Texte fourni:
On déraille
Il est évident qu’au vu des nombreux problèmes qui se posent au pays, dus pour la plupart aux Tunisiens euxmêmes, une certaine tension s’est installée. En majorité, les citoyens sont insatisfaits et déçus et attendent toujours les promesses initiées par la Révolution. Fébriles, inquiets, leurs réactions sont souvent irréfléchies. On veut tout et tout de suite sans tenir compte des conséquences. Des événements habituels et regrettables suscitent des réactions néfastes, dangereuses. Et on déraille.

Consigne: Prolongez le texte ci-dessus sur les tensions qui agitent la Tunisie, en reprenant à la suite de sa dernière phrase.

Données:

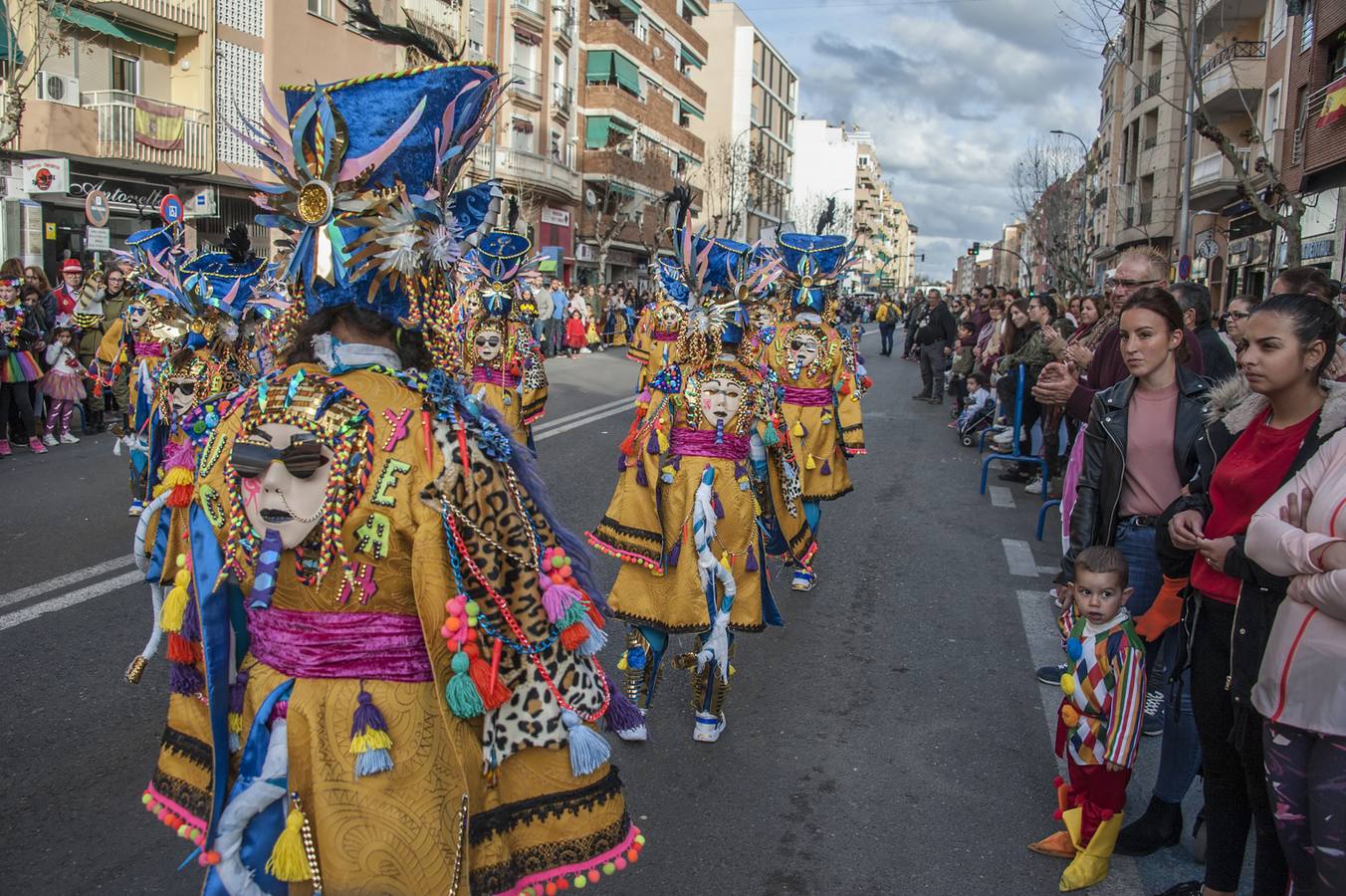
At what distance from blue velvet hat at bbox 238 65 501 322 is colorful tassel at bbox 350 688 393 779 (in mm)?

Résultat de l'exercice:
A la C.T.N., la traversée du ferry «Le Carthage» en direction de Gênes a été annulée parce que deux marins ont refusé d’exécuter le travail ordonné par leur capitaine. Le syndicat est intervenu pour décréter une grève, laissant en plan les centaines de passagers à Tunis et ceux qui attendaient à Gênes. Cela a des conséquences désastreuses financières et pour l’image de la compagnie. Un autre ferry reliant Marseille a accusé un retard de 5 heures sans qu’aucune explication ne soit donnée. On imagine l’état d’esprit des usagers auxquels on a daigné servir un sandwich au thon. Du côté de Tunisair, on ne cesse de déplorer les retards. Le dernier en date concerne le vol de dimanche dernier, jour de l’aïd, à destination de Madrid, retardé de 4 heures sans aucune explication. Ces deux compagnies nationales de transport oublient ce pour quoi elles existent et ne tiennent pas compte de leurs passagers. Elles déraillent.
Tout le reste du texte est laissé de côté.